4. A teoria universalista em resposta ao princípio da soberania
4.1. A legitimidade da intervenção humanitária supra-estatal para proteger os direitos humanos
Os direitos humanos declarados em 1948 se constituem em um conjunto de faculdades e garantias que, reunidas, dão significado à dignidade humana, tendo por finalidade o seu respeito, por meio de mecanismos e instrumentos de proteção que visem estabelecer condições mínimas para a sobrevivência digna do homem na Terra.
Milton Ângelo elenca os princípios intrínsecos ao significado de direitos humanos, quais sejam: "Inviolabilidade, irrenunciabilidade, imprescritibilidade, inalienabilidade, universalidade, efetividade, interdependência e complementaridade" 30
Por inviolabilidade, entende-se que os direitos humanos não podem ser violados nem desrespeitados por atos de autoridades públicas ou por quaisquer normas infraconstitucionais.
Os direitos humanos são imprescritíveis, sendo que nunca se perdem estes direitos, pois não esmaecem com o decurso do tempo.
Não se pode renunciar aos direitos humanos, ao passo que estes são irrenunciáveis e, mesmo, indisponíveis. Com esta mesma idéia encara-se o princípio da inalienabilidade, pois é vedado ao ser humano transferir qualquer destes direitos.
Há necessidade de instrumentos e mecanismos que regulem estes direitos, inclusive prevendo sanções para quem deles abusar, em respeito ao princípio da efetividade.
Os direitos humanos são interdependentes e complementares. Há uma interatividade entre os preceitos previstos na Constituição com os outros ramos do direito. São complementares, pois há necessidade de que estes direitos sejam complementados por princípios de direito público e privado, nacionais e internacionais.
Por fim, os direitos humanos são universais. Como veementemente defendido em todo este estudo, os direitos humanos devem ser defendidos e respeitados por toda a sociedade internacional, sem distinção de país de origem, de nacionalidade, de etnia, de raça, de convicção política ou religião.
A dignidade do ser humano deve ser respeitada por si só. Por isso, se faz legítima a proteção emanada de órgãos internacionais, que não devem fazer nenhuma das distinções referidas acima.
Com o processo de internacionalização dos direitos humanos e de sua proteção, uma crescente conscientização foi se integrando na sociedade internacional no que tange a garantias de tais direitos, uma vez que a pessoa humana deixa de ser apenas objeto de Direito Internacional, passando a figurar também como sujeito, uma vez que instrumentos foram sendo elaborados e afirmados pela comunidade tendo como fim a concretização do respeito à pessoa humana.

* **TAREFAS OBRIGATÓRIAS**
A – Traduza para o inglês esta frase do trecho sobre direitos humanos: "Os direitos humanos são imprescritíveis, sendo que nunca se perdem estes direitos, pois não esmaecem com o decurso do tempo."
B – Dê continuidade ao trecho sobre direitos humanos a partir da última frase apresentada.
Os dados abaixo têm origem em outra fonte.

[Registros de perguntas espaciais]

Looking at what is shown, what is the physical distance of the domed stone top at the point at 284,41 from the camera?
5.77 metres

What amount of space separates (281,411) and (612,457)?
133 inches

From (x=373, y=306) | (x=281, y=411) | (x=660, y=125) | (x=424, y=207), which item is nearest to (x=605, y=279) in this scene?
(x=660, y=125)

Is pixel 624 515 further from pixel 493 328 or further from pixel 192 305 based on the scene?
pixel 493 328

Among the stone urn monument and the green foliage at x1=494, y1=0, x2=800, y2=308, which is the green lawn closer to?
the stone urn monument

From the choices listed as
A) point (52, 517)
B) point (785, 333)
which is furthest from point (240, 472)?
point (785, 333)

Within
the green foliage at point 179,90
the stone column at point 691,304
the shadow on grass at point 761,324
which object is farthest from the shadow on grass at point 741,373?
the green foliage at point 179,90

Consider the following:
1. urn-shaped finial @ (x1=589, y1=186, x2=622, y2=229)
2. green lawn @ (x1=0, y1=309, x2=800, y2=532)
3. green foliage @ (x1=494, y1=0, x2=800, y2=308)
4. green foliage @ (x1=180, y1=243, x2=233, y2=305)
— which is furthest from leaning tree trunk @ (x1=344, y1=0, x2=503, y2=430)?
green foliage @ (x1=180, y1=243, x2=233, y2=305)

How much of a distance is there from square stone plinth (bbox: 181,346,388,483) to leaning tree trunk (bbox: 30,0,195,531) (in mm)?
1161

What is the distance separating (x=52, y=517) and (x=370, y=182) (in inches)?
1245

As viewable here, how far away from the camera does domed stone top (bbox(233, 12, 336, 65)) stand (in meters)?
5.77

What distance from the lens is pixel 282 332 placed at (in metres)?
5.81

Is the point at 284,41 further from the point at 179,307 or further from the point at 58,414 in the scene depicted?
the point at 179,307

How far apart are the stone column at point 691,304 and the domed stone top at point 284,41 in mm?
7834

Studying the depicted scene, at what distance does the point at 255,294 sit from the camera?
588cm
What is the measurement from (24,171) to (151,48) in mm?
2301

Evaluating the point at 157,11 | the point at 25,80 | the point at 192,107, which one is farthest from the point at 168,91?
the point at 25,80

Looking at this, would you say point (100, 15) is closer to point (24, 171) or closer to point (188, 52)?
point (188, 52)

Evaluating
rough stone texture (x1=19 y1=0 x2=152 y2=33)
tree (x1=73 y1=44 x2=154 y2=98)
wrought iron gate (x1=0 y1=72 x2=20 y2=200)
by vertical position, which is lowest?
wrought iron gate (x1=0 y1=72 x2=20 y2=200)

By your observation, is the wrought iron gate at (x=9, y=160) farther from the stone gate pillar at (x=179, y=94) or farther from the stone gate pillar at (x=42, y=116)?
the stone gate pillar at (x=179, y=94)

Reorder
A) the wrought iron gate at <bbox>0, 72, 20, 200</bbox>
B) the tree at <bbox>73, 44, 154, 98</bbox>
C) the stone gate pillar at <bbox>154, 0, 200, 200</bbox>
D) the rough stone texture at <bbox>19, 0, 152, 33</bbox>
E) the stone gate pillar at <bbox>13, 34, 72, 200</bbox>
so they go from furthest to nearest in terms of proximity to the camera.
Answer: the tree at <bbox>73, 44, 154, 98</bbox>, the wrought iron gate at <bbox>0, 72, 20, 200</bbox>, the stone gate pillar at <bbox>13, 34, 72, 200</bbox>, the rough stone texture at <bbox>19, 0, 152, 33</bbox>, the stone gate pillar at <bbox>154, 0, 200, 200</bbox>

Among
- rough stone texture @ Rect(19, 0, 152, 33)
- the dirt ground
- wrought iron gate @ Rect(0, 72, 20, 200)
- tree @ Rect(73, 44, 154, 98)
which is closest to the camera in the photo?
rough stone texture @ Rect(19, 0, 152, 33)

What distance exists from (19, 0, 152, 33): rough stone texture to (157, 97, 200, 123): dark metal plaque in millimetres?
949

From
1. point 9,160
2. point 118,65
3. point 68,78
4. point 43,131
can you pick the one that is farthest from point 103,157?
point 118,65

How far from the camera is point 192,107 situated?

* **RESPOSTAS DO EXERCÍCIO**
A – Human rights are imprescriptible, meaning that these rights are never lost, since they do not fade with the passage of time.

B –
Por este entendimento de que a dignidade da pessoa humana não é assunto que diz respeito à jurisdição exclusiva dos Estados, razão pela qual os povos, as populações não podem ser encaradas como propriedade do governo ao qual está submetida, torna-se legítima a preocupação da sociedade mundial com a proteção dos direitos humanos.
As intervenções humanitárias, intimamente ligadas à noção de paz e segurança mundial, legitimam-se justamente por serem instrumentos da sociedade internacional para garantir que direitos humanos de indivíduos não sejam violados, ou para cessar as suas violações, visando com fim único a proteção da dignidade humana.
Estas ações são permitidas apenas em situações de maciço sofrimento humano, que estejam ocorrendo por um longo período de tempo, a serem avaliadas pela Comissão de Direitos Humanos e, decidas pelo Conselho de Segurança das Nações Unidas, que irá deliberar sobre a necessidade ou não de uma intervenção humanitária, pois é o órgão responsável pela manutenção da paz e segurança mundiais, sendo ele o titular do direito de usar medidas coercitivas.
Ainda, as intervenções humanitárias estão previstas no Capítulo VII da Carta das Nações Unidas, que prevê a possibilidade de intervenções em nações soberanas quando o assunto é de jurisdição doméstica dos Estados, situação dos direitos humanos.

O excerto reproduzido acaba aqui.